# Crooks Corner Shrimp and Cheese Grits



## Raine (Jan 21, 2005)

Crooks Corner Shrimp and Cheese Grits

6 cups (or more) water
1/2 tsp salt
2 cups quick-cooking grits
1 cup grated sharp cheddar cheese (about 4 oz)
Pinch of ground nutmeg
Hot pepper sauce (such as Tabasco), a lot
12 bacon slices, coarsely chopped

2 lb lg uncooked shrimp, peeled, deveined
1/2 lb mushrooms, sliced
2 cups sliced green onions
2 lg garlic cloves, minced
2 1/2 Tbsp fresh lemon juice
1/4 cup chopped fresh parsley

Serves 4

Bring 6 cups water and salt to boil in heavy large saucepan.
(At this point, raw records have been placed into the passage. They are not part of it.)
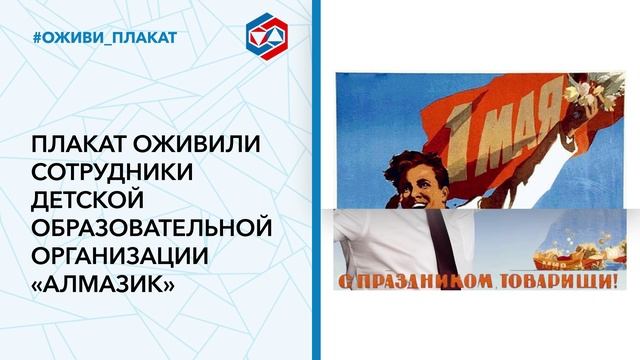 #ОЖИВИ_ПЛАКАТ

ПЛАКАТ ОЖИВИЛИ СОТРУДНИКИ ДЕТСКОЙ ОБРАЗОВАТЕЛЬНОЙ ОРГАНИЗАЦИИ «АЛМАЗИК»

1 МАЯ

С ПРАЗДНИКОМ, ТОВАРИЩИ!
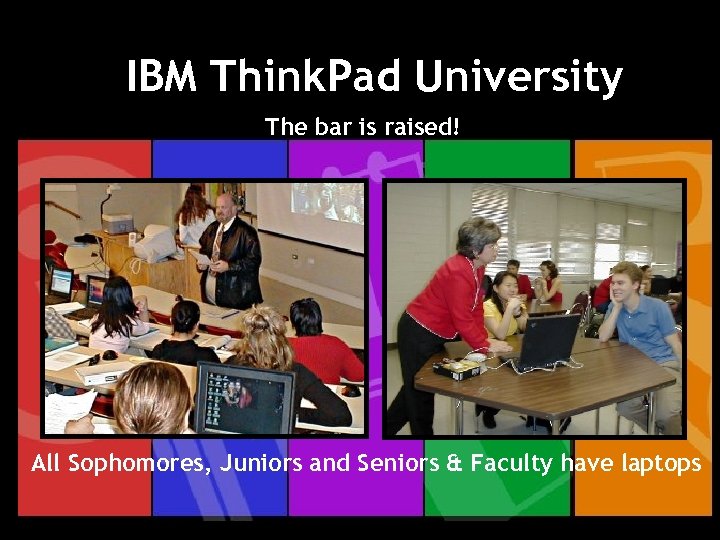 IBM ThinkPad University

The bar is raised!

All Sophomores, Juniors and Seniors & Faculty have laptops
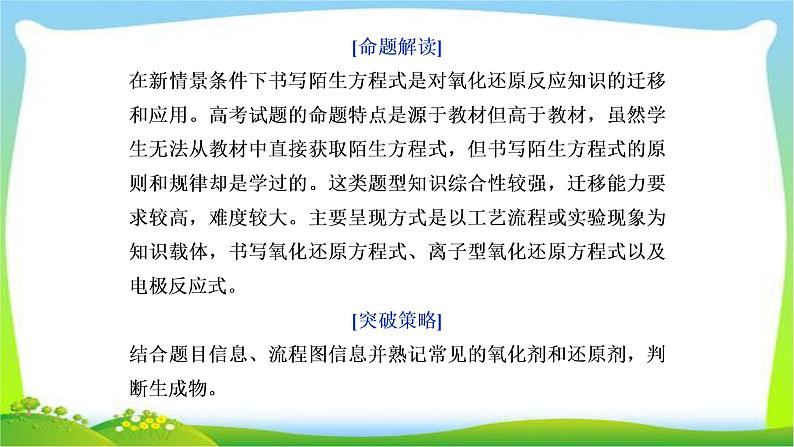 [命题解读]

在新情景条件下书写陌生方程式是对氧化还原反应知识的迁移和应用。高考试题的命题特点是源于教材但高于教材，虽然学生无法从教材中直接获取陌生方程式，但书写陌生方程式的原则和规律却是学过的。这类题型知识综合性较强，迁移能力要求较高，难度较大。主要呈现方式是以工艺流程或实验现象为知识载体，书写氧化还原方程式、离子型氧化还原方程式以及电极反应式。

[突破策略]

结合题目信息、流程图信息并熟记常见的氧化剂和还原剂，判断生成物。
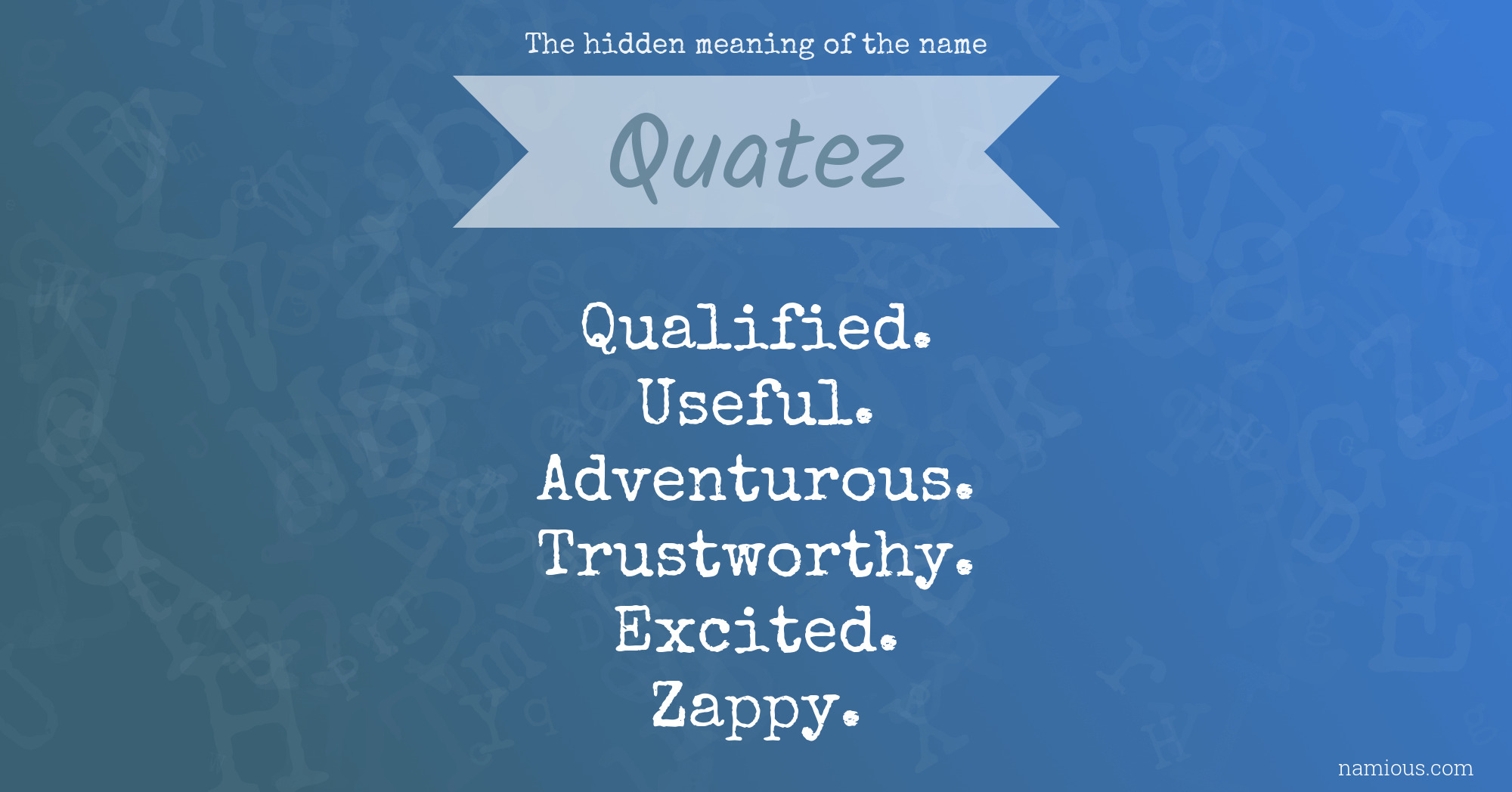 The hidden meaning of the name

Quatez

Qualified.
Useful.
Adventurous.
Trustworthy.
Excited.
Zappy.

namious.com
Whisk in grits.
Reduce heat, cover and simmer until mixture is thick and grits are tender,
stirring occasionally, about 10 minutes. Whisk in 1 cup cheese and nutmeg.
Season to taste with hot pepper sauce. Cover and set aside.
Cook bacon in heavy large skillet over med heat until brown but not crisp.
Transfer bacon to sm bowl, using slotted spoon. Pour off half of drippings
from skillet. Add shrimp to same skillet and cook until just pink, about 2
min. per side. Transfer shrimp to plate, using slotted spoon. Add mushrooms
to same skillet and Sauté until tender, about 4 minutes. Add green onions
and garlic and Sauté 3 minutes. Return shrimp and bacon to skillet. Mix in
lemon juice. Season with salt, pepper and hot pepper sauce.
Bring grits to simmer, adding water by Tbsp if too thick. Spoon grits onto
plates. Spoon shrimp mixture over. Sprinkle with parsley and serve.


----------